» **Provided text**:
What happens when you are convicted of crimes due to being forced to work as a prostitute and want a fresh start? Are there any opportunities for you to change your life around?

This was the case for a 57 year old woman from Queens who was forced by an ex boyfriend to become a prostitution and has been denied for many jobs including airplane cabins, cleaning offices overnight and working in concession stands. These are only some of the low wage jobs which she has been rejected because of the extensive criminal record she has. She does not deny the 133 times that she has been convicted.

However, having this criminal record should not punish her to a life struggle because these crimes were the result of being forced by an abusive ex boyfriend for 17 years to work as a prostitute.

It is not as if these crimes were committed consciously, her ex boyfriend had her influenced to a point where she feared her safety. If she would not cooperate with what he would tell her to do there would be consequences. She was not able to discuss the abuse she was obtaining, having a constant black eye and never having the ability to escape because he would find her and always bring her back into that world. A life of violence.

Even though she was able to escape from her captor in 1990, her criminal record still followed her making it difficult for her to find job opportunities. However, thanks to a New York State law that serves the purpose to assist those that have been forced to become prostitutes to be considered as victims and have all her convictions erased, rather than as a criminal.

» **What to produce**: Continue the article above on the Queens woman's criminal record and the New York State law, starting after its final sentence.

» **Dataset extract**:
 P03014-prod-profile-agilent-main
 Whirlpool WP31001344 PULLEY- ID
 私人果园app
--
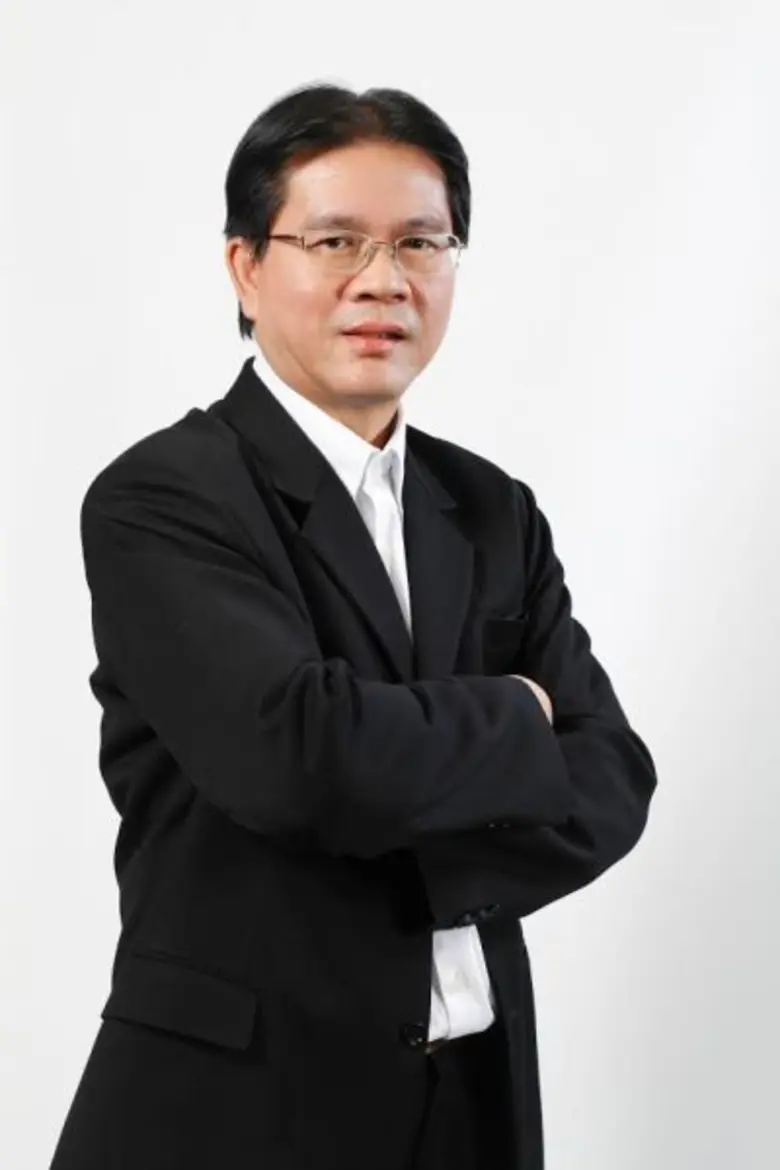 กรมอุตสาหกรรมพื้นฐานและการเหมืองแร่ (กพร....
...
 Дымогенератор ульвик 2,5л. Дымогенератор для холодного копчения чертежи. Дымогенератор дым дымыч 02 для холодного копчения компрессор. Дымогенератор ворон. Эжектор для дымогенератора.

» **Response for this exercise**:
This law was first presented in 2010 which grants convictions that are associated with sexual trafficking to be eliminated from an individual’s record. The first state in the country to have this state law was New York, now there are 18 other states that have embraced similar measures.

If the arrest is associated to trafficking, the court must drop the charges. It should be recognized that the they should’ve not been convicted in the first place. In New York there has been over 60 women with prosecution convictions that had their records cleared.

Even though the treatment of prostitution has emerged substantially throughout the years, there are still many individuals in which contain convictions from a time where they were not viewed as victims but as a felon.